● **Document passage**:
— START —

A more detailed work is presented in this report.
Morphological analyser
Slovenian
As mentioned before, a complete revision and almost a complete remake of the Slovenian morphology was made. The first version of the SL morphology was taken from sl-mk language pair, generated by Jernej Vičič. A complete revision consisted in eliminating not-existing words (lemmas) and duplicates, as for complete remake consisted in sorting existing paradigm entries, adding new lemmas with dual meaning and adding new paradigm entries for verbs and adverbs. According to Jimmy's instructions, nouns which derivate from verbs (in Slovene we call them "Glagolniki) have been tagged as vblex.ger which is a gerund form of the verb. The aspect of verbs has been tagged as perfective or imperfective - further changes were needed in the bilingual dictionary and in transfer rules because Spanish does not have perf/imperf form.
I have to say I was lucky in this part of the project because I had several internet tools which helped me with the Slovenian morphology.
The final version of the Slovenian morphology contains 20724 lemmas. I think it's a nice number and I'm very happy with this result.
Spanish
The Spanish morphology has been taken from the en-es language pair. During the project additional lemmas have been added by taking them from the es-ca language pair or by adding them manually. All proper names from SL morphology have also been added to the Spanish morphology. There were no bigger changes in the Spanish morphology.
The final version of the Spanish morphology contains 35683 lemmas.
Bilingual dictionary
The bilingual dictionary has been made from scratch. Different approaches were taken to generate bilingual entries (intersects between sl-it and it-es lemmas, intersects between sl-en and en-es lemmas, Google translate, manual translation, etc.), but after all, all entries had to be checked manually and if needed, fixed. In this period I wrote a lot of scripts by myself to generate and check translations as fast as possible. Most of them are written in PHP, the rest are in AWK. Scripts are placed in the dev/Scripts folder so feel free to use them.
The main goal was to cover 10000 translations (lemmas/entries) and we did it. Final version of the bilingual dictionary contains 10823 entries (lemmas). I'm very happy with this result too.
POS tagger
The POS tagger was taken from the sl-mk language pair which was producing erroneous results, mostly due to tagset differences. We had to regenerate it from scratch with a new corpus.

— END —

● **Provided material**:

— START —

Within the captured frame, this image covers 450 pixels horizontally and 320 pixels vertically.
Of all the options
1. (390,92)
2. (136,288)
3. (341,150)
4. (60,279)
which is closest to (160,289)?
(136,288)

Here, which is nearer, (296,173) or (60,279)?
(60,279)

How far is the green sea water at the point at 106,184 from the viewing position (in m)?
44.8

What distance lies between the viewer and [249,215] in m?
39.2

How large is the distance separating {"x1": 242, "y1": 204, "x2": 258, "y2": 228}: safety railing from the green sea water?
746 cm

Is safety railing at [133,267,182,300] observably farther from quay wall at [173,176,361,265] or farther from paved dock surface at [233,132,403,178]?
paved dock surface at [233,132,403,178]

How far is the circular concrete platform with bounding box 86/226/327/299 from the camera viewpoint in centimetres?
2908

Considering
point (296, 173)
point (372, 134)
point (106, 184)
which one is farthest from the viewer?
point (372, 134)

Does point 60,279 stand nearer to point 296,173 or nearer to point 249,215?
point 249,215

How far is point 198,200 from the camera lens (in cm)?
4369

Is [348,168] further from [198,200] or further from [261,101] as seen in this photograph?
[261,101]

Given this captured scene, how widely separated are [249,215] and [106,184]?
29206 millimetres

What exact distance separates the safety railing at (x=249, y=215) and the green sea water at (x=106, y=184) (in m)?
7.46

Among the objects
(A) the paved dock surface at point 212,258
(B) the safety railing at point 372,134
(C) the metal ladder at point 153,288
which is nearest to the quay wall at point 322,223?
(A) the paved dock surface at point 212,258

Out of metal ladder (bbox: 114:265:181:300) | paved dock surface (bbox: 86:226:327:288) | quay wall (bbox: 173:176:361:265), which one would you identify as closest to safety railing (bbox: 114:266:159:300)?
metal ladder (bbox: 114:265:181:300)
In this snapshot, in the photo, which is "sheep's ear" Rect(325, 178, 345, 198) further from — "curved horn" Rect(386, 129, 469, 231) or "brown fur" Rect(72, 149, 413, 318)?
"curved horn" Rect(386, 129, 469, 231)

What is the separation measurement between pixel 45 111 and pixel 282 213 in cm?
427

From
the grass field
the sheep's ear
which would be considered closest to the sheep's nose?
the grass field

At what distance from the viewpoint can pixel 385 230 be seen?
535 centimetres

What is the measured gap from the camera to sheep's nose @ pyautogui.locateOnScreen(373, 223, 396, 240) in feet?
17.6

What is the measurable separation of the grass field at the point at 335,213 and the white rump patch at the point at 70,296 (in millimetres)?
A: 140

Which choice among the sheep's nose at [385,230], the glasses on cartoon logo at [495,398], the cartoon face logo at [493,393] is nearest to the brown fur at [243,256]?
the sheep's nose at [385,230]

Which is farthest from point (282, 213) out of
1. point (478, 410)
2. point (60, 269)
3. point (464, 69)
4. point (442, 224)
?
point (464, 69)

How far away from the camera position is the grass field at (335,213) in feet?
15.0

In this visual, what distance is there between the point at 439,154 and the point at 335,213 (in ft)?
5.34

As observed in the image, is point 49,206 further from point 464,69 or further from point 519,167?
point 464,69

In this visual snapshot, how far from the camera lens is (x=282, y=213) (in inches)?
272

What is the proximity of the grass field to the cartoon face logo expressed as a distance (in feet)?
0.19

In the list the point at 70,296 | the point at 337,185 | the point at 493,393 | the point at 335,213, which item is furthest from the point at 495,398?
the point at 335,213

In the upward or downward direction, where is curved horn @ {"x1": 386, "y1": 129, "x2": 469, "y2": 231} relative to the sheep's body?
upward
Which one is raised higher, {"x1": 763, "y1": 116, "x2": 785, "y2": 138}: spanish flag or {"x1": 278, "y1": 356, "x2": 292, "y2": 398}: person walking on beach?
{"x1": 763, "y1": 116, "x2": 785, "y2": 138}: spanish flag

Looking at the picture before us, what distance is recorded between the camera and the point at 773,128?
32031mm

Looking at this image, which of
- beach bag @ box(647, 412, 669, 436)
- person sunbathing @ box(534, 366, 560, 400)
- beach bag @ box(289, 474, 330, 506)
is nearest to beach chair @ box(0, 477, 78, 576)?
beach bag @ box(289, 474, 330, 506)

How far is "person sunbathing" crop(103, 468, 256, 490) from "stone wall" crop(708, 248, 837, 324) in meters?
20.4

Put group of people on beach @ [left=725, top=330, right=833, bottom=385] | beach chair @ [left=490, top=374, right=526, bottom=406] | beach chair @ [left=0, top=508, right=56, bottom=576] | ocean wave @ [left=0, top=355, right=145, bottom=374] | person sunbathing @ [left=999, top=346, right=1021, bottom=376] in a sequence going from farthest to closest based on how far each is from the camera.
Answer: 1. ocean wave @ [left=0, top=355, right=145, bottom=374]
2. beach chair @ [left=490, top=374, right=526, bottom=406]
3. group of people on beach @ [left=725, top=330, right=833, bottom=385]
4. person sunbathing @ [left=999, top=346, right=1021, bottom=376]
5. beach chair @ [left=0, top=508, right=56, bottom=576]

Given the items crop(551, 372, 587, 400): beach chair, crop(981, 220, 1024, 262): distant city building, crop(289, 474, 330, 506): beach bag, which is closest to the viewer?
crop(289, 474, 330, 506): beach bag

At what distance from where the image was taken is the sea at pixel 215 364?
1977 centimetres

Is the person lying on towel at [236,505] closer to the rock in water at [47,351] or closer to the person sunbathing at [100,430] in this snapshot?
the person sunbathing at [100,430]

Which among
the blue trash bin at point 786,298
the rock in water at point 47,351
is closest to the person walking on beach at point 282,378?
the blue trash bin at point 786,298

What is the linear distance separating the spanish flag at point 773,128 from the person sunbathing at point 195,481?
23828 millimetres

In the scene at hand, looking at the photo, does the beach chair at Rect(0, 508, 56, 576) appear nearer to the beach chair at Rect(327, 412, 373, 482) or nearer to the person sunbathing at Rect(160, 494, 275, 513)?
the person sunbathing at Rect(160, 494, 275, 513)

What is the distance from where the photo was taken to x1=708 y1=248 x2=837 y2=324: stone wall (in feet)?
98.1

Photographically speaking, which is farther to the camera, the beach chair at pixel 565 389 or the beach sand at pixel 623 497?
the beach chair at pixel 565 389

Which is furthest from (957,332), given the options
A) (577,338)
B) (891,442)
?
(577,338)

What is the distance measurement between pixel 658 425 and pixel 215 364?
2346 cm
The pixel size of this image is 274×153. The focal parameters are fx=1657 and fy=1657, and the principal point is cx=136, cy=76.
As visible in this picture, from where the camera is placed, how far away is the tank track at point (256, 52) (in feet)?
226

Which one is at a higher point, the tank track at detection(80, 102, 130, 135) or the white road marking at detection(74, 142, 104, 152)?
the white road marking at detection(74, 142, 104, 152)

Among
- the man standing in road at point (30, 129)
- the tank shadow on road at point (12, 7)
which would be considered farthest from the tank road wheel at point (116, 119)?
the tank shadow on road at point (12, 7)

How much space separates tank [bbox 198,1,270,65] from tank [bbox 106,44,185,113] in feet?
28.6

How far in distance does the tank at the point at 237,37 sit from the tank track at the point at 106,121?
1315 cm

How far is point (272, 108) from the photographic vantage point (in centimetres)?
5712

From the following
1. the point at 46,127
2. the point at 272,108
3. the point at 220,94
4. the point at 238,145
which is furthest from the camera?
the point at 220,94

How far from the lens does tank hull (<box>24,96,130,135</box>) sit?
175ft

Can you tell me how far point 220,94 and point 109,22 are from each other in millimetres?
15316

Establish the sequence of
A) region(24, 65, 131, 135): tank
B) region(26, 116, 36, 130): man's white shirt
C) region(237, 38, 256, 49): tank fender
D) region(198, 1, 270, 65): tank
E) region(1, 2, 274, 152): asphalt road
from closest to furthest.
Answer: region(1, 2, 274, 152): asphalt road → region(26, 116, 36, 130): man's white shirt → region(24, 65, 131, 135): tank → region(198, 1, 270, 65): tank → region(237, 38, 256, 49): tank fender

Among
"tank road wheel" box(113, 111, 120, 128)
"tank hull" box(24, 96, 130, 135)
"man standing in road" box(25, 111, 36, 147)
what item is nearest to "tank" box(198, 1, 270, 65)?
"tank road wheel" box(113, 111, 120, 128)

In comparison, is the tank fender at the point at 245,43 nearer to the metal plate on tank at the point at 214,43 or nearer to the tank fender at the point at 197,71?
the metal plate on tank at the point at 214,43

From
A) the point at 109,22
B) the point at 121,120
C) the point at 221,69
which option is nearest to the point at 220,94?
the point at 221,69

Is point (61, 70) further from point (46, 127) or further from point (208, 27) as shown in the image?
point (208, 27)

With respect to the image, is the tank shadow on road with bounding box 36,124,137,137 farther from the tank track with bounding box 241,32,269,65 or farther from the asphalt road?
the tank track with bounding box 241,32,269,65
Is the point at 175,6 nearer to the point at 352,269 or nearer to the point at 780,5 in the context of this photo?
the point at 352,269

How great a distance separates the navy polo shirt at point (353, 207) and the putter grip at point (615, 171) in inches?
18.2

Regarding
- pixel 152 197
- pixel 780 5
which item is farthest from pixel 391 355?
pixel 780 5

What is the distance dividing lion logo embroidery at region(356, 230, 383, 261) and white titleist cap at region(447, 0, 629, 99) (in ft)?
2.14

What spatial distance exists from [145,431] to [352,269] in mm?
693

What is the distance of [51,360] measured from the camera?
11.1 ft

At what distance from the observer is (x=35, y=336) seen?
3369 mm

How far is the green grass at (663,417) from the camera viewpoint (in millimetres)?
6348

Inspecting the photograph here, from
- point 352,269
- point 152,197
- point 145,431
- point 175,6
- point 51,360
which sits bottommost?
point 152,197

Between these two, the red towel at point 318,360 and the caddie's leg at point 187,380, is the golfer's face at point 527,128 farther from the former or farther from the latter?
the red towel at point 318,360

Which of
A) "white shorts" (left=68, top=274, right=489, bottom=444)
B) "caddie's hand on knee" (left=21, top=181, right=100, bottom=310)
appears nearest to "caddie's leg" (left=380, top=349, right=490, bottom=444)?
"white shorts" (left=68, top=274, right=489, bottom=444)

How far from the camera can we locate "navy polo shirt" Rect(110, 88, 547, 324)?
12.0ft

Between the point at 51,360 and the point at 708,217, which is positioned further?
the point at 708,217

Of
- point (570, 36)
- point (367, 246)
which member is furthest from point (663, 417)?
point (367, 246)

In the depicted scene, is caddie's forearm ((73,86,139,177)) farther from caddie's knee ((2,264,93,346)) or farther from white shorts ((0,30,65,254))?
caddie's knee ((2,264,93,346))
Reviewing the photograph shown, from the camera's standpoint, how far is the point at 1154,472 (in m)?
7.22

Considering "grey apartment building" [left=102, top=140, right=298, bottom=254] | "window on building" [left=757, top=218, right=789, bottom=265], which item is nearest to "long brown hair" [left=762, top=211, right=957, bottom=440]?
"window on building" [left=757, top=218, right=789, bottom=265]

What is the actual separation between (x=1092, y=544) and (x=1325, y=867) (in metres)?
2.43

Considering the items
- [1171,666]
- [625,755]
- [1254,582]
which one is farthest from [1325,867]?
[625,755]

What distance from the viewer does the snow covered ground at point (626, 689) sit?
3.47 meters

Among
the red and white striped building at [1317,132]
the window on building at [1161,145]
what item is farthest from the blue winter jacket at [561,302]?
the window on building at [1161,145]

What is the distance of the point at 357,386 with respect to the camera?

— END —

Write the next part of the report on building the Slovenian–Spanish language pair, picking up after its last sentence about the POS tagger. The rows aren't needed for this.

● **The response**:
Transfer rules
Transfer rules were the last part of the project. Since I had to learn almost everything about transfer rules, it was the most challenging part of the project. We did not have much time so we decided to write down the basic rules/macros and also complicate a bit the existing macros to make the upcoming work in t2x and t3x easier. Most of time we had to deal with "Masculine Animate" and "Masculine Inanimate" genders which are not present in the Spanish morphology and "Dual" -> "Plural" macro. These are just examples of "problems" we had to take care of.
This part of the project was the most complicated one and we did our best. We did not have enough time solve all problems in this stage, but at least we covered the basic rules and prepared for additional work which will be applied in the future.
Statistics
Dictionaries
apertium-sl-es.sl.dix
: 20724 lemmata, 549817 surface formsapertium-sl-es.sl-es.dix
: (unique: 9985, total: 13032)
Coverage
Corpus | Num. Words | % Average | STDEV |
---|---|---|---|
MULTEXT-EAST (Orwell) |
104482 | 93.08% | 0.29% |
OPUS (subtitles) |
2562969 | 89.515% | 0.23% |
Testvoc
For this occasion the Slovenian morphology has been cleaned. It contained only lemmas which have an appropriate translation in the bilingual dictionary.
POS | Total | Clean | With @ | With # | Clean % |
---|---|---|---|---|---|
adj | 261140 | 142942 | 505 | 117693 | 54,8 |
vblex | 184455 | 180228 | 307 | 3920 | 97,7 |
n | 86656 | 76544 | 5206 | 4906 | 88,4 |
det | 6974 | 6681 | 0 | 293 | 95,8 |
prn | 3350 | 3350 | 0 | 0 | 100 |
pr | 1416 | 1272 | 144 | 0 | 89,9 |
np | 1068 | 1068 | 0 | 0 | 100 |
adv | 544 | 190 | 2 | 352 | 35 |
num | 362 | 362 | 0 | 0 | 100 |
vbser | 252 | 86 | 0 | 166 | 34,2 |
cnjcoo | 18 | 8 | 0 | 10 | 44,5 |
cnjsub | 9 | 0 | 0 | 9 | 0 |
cnjadv | 6 | 6 | 0 | 0 | 100 |
vbmod | 0 | 0 | 0 | 0 | 100 |
vbhaver | 0 | 0 | 0 | 0 | 100 |
vaux | 0 | 0 | 0 | 0 | 100 |
rel | 0 | 0 | 0 | 0 | 100 |
preadv | 0 | 0 | 0 | 0 | 100 |
ij | 0 | 0 | 0 | 0 | 100 |
guio | 0 | 0 | 0 | 0 | 100 |
cm | 0 | 0 | 0 | 0 | 100 |
abbr | 0 | 0 | 0 | 0 | 100 |
Rules
apertium-sl-es.sl-es.t1x: 20
apertium-sl-es.sl-es.t2x: Future work
apertium-sl-es.sl-es.t3x: Future work
More will be added
...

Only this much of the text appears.